# data_generation.ipynb

## Purpose of this notebook

This notebook shows an example of a workflow to generate a set of molecules to study. Beginning with some principal molecules (in this case, Lithium Ethylene Carbonate (LiEC) and water (H2O), we first generate a small set of fragments and recombine these fragments to form new molecules. A similar principal-fragment-recombinant workflow was used to generate LIBE.

## What you get

A collection of fragment molecule graphs (`all_frags`) and recombinant molecules (`combos`). This notebook will also generate the input files necessary to use BonDNet to study the thermodynamics of the possible recombination reactions (for more details on BonDNet, see the [package documentation](https://github.com/mjwen/bondnet)).

## What you DON'T get

In LIBE, the recombinant molecules were limited by several filters.

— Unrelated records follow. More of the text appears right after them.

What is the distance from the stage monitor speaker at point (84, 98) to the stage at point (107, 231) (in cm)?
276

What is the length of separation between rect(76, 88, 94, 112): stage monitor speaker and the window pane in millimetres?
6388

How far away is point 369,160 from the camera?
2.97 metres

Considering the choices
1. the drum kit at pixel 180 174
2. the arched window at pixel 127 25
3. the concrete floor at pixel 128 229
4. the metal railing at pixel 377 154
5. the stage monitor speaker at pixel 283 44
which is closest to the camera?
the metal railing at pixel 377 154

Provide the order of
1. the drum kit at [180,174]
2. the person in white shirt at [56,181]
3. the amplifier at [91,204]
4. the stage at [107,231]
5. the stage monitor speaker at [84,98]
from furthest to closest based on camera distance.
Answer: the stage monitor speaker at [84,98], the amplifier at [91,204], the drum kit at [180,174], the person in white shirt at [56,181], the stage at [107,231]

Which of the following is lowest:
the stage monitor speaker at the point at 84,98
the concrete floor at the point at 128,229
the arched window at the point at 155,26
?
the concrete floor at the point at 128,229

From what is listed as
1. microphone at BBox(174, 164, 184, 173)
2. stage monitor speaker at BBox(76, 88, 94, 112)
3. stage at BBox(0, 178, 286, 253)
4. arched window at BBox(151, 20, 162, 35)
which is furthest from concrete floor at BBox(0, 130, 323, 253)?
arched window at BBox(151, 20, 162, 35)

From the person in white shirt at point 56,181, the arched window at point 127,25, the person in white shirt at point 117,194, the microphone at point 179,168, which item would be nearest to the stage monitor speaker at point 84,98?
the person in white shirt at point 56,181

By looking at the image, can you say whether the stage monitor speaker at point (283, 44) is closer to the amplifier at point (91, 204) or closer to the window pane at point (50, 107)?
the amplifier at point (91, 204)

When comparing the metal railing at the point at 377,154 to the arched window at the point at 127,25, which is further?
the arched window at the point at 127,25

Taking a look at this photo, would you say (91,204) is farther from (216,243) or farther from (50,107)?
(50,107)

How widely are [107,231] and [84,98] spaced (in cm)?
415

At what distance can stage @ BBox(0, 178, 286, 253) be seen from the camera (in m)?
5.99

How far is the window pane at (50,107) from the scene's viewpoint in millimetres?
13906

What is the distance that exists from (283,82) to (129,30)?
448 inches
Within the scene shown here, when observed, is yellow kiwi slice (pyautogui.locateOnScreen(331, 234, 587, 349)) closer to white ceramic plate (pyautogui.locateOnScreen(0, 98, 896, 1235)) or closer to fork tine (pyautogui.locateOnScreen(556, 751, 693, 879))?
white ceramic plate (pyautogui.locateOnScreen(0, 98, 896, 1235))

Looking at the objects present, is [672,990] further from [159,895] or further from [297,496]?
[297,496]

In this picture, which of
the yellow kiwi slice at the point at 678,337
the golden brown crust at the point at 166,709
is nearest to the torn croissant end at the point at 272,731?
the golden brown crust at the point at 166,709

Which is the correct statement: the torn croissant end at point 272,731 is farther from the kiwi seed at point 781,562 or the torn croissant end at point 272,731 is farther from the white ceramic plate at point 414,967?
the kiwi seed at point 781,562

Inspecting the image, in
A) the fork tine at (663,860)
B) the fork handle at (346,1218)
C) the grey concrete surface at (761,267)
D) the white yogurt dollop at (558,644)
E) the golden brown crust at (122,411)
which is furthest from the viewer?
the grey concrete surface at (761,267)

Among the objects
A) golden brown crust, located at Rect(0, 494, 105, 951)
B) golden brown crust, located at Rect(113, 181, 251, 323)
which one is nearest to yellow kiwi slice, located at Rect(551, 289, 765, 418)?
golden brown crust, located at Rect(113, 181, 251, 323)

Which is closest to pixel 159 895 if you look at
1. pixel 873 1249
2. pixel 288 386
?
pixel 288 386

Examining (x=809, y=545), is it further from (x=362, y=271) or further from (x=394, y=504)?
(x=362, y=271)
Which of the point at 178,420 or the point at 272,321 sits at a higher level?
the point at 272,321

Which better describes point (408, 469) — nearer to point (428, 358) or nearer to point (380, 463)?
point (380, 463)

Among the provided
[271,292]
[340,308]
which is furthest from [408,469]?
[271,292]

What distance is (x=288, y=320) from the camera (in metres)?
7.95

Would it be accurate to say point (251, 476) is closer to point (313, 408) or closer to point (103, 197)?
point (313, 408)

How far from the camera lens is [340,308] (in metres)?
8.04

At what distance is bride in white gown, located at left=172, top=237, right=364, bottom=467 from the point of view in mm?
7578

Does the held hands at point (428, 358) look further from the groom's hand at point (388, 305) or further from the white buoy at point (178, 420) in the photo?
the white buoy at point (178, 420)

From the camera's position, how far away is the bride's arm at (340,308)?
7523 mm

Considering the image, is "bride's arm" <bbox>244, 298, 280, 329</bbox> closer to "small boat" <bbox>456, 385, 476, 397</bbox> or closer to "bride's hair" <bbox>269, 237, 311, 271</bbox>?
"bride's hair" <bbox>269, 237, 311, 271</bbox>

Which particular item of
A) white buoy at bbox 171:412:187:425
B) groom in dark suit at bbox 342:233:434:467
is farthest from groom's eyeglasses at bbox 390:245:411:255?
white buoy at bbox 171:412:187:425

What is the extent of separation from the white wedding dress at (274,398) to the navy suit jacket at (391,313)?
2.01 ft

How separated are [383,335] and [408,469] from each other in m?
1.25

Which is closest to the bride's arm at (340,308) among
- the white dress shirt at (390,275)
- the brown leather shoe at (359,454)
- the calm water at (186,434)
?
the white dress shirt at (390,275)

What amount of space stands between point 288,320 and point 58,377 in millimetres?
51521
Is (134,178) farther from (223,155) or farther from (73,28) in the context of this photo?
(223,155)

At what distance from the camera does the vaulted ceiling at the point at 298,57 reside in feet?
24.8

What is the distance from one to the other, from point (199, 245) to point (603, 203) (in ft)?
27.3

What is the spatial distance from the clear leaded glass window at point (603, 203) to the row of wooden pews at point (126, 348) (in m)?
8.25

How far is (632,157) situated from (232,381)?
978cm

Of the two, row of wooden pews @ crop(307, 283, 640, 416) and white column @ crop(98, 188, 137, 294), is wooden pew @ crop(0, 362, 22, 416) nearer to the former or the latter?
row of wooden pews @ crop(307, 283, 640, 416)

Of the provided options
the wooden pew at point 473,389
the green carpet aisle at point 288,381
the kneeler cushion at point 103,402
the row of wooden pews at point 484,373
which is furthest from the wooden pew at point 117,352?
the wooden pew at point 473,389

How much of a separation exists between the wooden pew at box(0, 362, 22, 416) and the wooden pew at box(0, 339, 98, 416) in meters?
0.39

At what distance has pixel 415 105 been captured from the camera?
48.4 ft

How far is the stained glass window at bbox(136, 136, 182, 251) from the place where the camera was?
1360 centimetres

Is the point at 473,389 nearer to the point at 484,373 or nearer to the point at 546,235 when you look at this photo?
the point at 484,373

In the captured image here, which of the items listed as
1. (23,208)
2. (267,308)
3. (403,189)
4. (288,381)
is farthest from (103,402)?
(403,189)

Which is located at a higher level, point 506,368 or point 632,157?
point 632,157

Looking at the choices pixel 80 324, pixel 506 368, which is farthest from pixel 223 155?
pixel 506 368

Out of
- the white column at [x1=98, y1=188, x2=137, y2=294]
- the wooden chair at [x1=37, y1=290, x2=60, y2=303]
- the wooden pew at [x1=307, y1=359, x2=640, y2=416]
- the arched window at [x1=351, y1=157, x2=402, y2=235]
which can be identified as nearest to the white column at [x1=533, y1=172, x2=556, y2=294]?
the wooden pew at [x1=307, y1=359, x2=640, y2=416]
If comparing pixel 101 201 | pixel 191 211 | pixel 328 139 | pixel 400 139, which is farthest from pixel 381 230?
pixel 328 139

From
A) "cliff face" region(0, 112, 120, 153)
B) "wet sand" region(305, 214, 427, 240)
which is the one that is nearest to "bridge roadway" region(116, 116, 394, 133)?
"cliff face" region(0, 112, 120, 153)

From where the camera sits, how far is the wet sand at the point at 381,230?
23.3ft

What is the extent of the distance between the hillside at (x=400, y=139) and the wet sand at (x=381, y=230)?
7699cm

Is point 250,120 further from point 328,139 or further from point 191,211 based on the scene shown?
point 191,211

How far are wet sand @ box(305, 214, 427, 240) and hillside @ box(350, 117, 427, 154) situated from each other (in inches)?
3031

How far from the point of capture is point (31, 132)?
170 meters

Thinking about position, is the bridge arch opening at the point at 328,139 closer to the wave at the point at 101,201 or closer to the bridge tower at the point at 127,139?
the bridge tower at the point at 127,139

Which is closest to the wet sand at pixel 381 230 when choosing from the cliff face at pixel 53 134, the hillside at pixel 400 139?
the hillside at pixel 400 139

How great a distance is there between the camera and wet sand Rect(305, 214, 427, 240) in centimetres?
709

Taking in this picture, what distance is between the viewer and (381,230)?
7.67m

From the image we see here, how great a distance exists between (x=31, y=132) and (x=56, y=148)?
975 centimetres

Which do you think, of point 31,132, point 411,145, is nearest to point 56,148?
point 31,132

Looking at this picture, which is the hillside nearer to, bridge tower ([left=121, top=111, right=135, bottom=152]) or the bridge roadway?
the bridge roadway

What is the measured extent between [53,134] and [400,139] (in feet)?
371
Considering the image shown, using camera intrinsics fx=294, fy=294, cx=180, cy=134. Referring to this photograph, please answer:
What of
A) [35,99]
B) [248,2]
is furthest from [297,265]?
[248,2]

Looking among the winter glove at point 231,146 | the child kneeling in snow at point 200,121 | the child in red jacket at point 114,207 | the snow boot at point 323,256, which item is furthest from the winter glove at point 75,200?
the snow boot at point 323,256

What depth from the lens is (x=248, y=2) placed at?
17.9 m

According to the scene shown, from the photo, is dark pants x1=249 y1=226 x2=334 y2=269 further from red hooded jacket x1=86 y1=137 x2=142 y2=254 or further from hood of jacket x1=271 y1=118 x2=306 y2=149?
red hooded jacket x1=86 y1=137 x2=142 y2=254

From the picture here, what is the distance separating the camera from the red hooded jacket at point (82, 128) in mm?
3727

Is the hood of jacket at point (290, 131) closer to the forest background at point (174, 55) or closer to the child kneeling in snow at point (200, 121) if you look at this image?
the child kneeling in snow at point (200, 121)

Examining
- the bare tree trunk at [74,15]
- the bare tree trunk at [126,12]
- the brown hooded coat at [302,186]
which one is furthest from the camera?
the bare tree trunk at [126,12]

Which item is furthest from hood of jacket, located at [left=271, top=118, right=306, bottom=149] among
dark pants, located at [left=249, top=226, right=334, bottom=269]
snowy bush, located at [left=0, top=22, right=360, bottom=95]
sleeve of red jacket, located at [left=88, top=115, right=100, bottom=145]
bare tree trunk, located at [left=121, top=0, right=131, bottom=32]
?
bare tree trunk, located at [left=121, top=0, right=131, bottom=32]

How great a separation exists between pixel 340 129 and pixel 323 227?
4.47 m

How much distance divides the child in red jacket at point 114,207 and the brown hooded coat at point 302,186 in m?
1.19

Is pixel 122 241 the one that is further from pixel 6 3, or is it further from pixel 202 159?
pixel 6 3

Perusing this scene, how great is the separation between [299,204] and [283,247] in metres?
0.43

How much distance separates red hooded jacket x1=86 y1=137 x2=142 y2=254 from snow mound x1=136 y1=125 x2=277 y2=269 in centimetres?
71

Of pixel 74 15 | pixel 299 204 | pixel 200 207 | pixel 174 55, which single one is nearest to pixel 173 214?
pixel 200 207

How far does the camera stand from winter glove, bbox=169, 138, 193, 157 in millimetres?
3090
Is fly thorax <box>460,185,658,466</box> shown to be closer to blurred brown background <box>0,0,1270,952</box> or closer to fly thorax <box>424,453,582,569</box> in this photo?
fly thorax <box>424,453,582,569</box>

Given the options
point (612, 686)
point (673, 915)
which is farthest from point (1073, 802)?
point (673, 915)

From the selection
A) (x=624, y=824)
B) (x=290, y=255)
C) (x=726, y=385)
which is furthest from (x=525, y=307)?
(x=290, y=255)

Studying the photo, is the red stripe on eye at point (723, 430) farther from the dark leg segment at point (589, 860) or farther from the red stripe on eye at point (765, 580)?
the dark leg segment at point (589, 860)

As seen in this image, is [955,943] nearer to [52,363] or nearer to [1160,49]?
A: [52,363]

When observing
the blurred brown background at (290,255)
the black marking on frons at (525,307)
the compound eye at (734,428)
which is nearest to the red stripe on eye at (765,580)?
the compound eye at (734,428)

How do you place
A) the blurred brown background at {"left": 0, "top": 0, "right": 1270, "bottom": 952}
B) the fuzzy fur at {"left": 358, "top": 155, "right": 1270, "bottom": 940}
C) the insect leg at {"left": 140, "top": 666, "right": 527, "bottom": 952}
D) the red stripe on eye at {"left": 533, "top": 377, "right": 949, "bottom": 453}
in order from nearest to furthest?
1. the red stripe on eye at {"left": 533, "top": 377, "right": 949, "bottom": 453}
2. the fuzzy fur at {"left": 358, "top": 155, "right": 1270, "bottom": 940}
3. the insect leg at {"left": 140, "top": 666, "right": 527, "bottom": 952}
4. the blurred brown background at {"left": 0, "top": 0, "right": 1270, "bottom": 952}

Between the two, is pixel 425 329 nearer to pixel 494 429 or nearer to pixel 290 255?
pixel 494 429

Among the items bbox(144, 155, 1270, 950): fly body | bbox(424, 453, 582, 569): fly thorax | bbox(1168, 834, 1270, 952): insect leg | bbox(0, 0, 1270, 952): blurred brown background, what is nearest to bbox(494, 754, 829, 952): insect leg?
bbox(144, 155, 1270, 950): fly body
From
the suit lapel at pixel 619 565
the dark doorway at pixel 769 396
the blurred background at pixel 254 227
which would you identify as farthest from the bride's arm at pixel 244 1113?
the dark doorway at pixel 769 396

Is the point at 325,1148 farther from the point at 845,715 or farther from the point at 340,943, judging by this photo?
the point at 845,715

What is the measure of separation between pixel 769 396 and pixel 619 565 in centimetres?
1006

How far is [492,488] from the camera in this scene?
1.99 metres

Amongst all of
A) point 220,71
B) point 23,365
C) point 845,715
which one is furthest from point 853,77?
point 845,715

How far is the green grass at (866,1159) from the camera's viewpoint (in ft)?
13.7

Only fragments that could be formed by exergonic pathways were allowed to recombine, and the recombinant molecules generated were limited by prediction of their stability (using BonDNet). Such filters are not employed here.

An additional limitation is that we do not here show the user how to perform DFT calculations on the fragment or recombinant molecules. This was not included because some users of LIBE may not have access to Q-Chem, the DFT code used to generate this dataset.

In [None]:
from pathlib import Path
import copy

from pymatgen.core.structure import Molecule
from pymatgen.analysis.graphs import MoleculeGraph
from pymatgen.analysis.local_env import OpenBabelNN, metal_edge_extender
from pymatgen.analysis.fragmenter import Fragmenter

import deliberate.recombination as recomb

In [None]:
molecules_dir = Path().resolve().parent / "molecules"

In [None]:
liec = Molecule.from_file((molecules_dir / "LiEC.xyz").as_posix())
h2o = Molecule.from_file((molecules_dir / "H2O.xyz").as_posix())

In a single-step fragmentation process (`depth=1`), all bonds are broken in the initial molecule (here, water), and the resulting molecule sub-graphs are gathered to generate a dictionary of fragments. The resulting dictionary (`water_frags`) has alphabetical formulas as keys (in this example, `H1 O1` and `H1` will be keys), and lists of MoleculeGraphs as values.

In [None]:
water_frags = Fragmenter(h2o, depth=1)
print("Number of fragments from water:", water_frags.total_unique_fragments)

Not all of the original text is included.